- Excerpts of spatial question data -
****************
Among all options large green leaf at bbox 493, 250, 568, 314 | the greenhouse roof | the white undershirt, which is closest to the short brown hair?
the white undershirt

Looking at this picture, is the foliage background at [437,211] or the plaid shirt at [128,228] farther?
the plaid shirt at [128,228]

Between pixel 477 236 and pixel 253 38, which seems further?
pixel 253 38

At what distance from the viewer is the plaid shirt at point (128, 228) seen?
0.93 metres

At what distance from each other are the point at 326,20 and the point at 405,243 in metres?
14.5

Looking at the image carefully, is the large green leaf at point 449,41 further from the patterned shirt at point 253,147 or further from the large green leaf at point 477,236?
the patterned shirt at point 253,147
****************
- What the exercise asks -
Can you express every line above as a JSON list of strings, one string per line, with the blank lines left out?

- Response -
[
  "Among all options large green leaf at bbox 493, 250, 568, 314 | the greenhouse roof | the white undershirt, which is closest to the short brown hair?",
  "the white undershirt",
  "Looking at this picture, is the foliage background at [437,211] or the plaid shirt at [128,228] farther?",
  "the plaid shirt at [128,228]",
  "Between pixel 477 236 and pixel 253 38, which seems further?",
  "pixel 253 38",
  "At what distance from the viewer is the plaid shirt at point (128, 228) seen?",
  "0.93 metres",
  "At what distance from each other are the point at 326,20 and the point at 405,243 in metres?",
  "14.5",
  "Looking at the image carefully, is the large green leaf at point 449,41 further from the patterned shirt at point 253,147 or further from the large green leaf at point 477,236?",
  "the patterned shirt at point 253,147"
]